Currently, the program targets South African citizens and permanent residents earning between R3,501 and R22,000 per month.
Industry stakeholders have argued that expanding the income thresholds could help more households access housing finance.
Broader support could ease affordability pressures and stimulate additional demand within the market.
Such measures may prove particularly valuable in helping younger buyers enter the property sector.
Housing Market Trends Point to Structural Changes
Emerging housing market trends suggest that the South African property sector is undergoing structural changes.
Interest rates remain important, but they no longer appear to be the sole determinant of buyer activity.
Digital access to information, pricing transparency and evolving consumer preferences are becoming increasingly influential.
Buyers are demonstrating greater adaptability and are making more informed decisions.
At the same time, developers continue investing in housing projects and governments are exploring ways to improve affordability.
These factors are helping sustain demand despite elevated financing costs.
If these trends persist, the relationship between interest rates and housing activity may remain weaker than it was in previous decades.

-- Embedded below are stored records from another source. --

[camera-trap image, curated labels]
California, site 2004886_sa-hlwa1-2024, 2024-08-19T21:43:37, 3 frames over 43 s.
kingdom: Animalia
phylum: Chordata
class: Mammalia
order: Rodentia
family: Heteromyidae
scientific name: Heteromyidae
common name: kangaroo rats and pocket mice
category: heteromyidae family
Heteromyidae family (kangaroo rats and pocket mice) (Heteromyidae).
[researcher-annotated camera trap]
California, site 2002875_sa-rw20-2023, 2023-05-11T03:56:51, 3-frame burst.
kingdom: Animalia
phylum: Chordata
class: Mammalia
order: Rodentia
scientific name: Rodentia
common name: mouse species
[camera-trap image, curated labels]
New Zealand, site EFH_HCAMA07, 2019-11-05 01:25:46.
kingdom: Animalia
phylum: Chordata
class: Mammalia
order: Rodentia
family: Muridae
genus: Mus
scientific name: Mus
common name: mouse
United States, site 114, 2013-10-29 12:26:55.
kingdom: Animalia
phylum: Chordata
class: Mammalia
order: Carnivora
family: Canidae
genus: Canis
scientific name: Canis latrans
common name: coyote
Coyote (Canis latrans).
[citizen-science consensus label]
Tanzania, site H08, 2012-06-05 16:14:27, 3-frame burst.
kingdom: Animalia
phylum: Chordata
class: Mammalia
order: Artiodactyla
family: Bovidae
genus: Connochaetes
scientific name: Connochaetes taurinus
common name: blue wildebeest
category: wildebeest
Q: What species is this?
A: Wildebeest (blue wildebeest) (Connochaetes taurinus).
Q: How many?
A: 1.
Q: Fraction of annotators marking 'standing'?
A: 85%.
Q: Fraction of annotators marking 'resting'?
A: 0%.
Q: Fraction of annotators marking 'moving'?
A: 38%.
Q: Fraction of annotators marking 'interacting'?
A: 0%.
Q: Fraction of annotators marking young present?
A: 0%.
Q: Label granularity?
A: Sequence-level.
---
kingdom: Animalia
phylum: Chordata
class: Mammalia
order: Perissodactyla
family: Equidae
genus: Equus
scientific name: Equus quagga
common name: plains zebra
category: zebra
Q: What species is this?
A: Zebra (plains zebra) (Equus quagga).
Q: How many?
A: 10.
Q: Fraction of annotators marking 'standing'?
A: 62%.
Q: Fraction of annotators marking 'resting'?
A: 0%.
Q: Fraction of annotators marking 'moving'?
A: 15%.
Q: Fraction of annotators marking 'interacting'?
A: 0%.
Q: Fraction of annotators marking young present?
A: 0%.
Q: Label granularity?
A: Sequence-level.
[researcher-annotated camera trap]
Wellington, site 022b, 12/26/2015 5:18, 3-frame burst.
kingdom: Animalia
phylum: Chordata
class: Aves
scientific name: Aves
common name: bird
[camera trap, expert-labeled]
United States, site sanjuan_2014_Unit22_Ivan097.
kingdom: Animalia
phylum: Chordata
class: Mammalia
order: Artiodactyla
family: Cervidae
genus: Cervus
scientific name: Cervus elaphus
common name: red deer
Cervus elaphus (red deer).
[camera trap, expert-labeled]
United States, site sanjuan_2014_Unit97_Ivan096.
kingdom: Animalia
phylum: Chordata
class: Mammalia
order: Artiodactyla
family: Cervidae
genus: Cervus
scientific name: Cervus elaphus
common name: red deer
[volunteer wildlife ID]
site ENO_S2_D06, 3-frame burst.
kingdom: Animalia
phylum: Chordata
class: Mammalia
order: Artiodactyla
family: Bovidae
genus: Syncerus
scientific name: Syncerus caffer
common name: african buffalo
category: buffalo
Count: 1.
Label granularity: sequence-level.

This could fundamentally reshape the way analysts evaluate property market cycles.
Conclusion
The South Africa property market has shown remarkable resilience despite elevated interest rates. Faster selling times and continued buyer activity suggest that demand is increasingly influenced by factors beyond borrowing costs.
Improved access to information, competitive pricing and supportive housing initiatives are contributing to a more dynamic market. As structural changes continue to emerge, South Africa’s housing sector may be entering a new phase characterized by stronger and more resilient demand.
FAQs
1. How long does it currently take to sell a home in South Africa?
According to the latest FNB Estate Agent Survey, the average time required to sell a home fell to 10 weeks and six days during the second quarter of 2026. This is significantly below the long-term average of 13 weeks.
2. Why are homes selling quickly despite high interest rates?
Buyer demand appears to be less sensitive to borrowing costs than in previous years. Improved access to information, better pricing strategies and changing consumer behavior have helped maintain strong activity.
3. What role does online property information play?
Digital platforms allow buyers to compare homes and prices more easily. As a result, overpriced properties are often overlooked, making accurate pricing increasingly important for sellers.
4. What is the FLISP housing program?
The Finance Linked Individual Subsidy Programme, also known as First Home Finance, provides support to first-time homebuyers earning between R3,501 and R22,000 per month. Industry groups are advocating for broader eligibility to help more households access homeownership.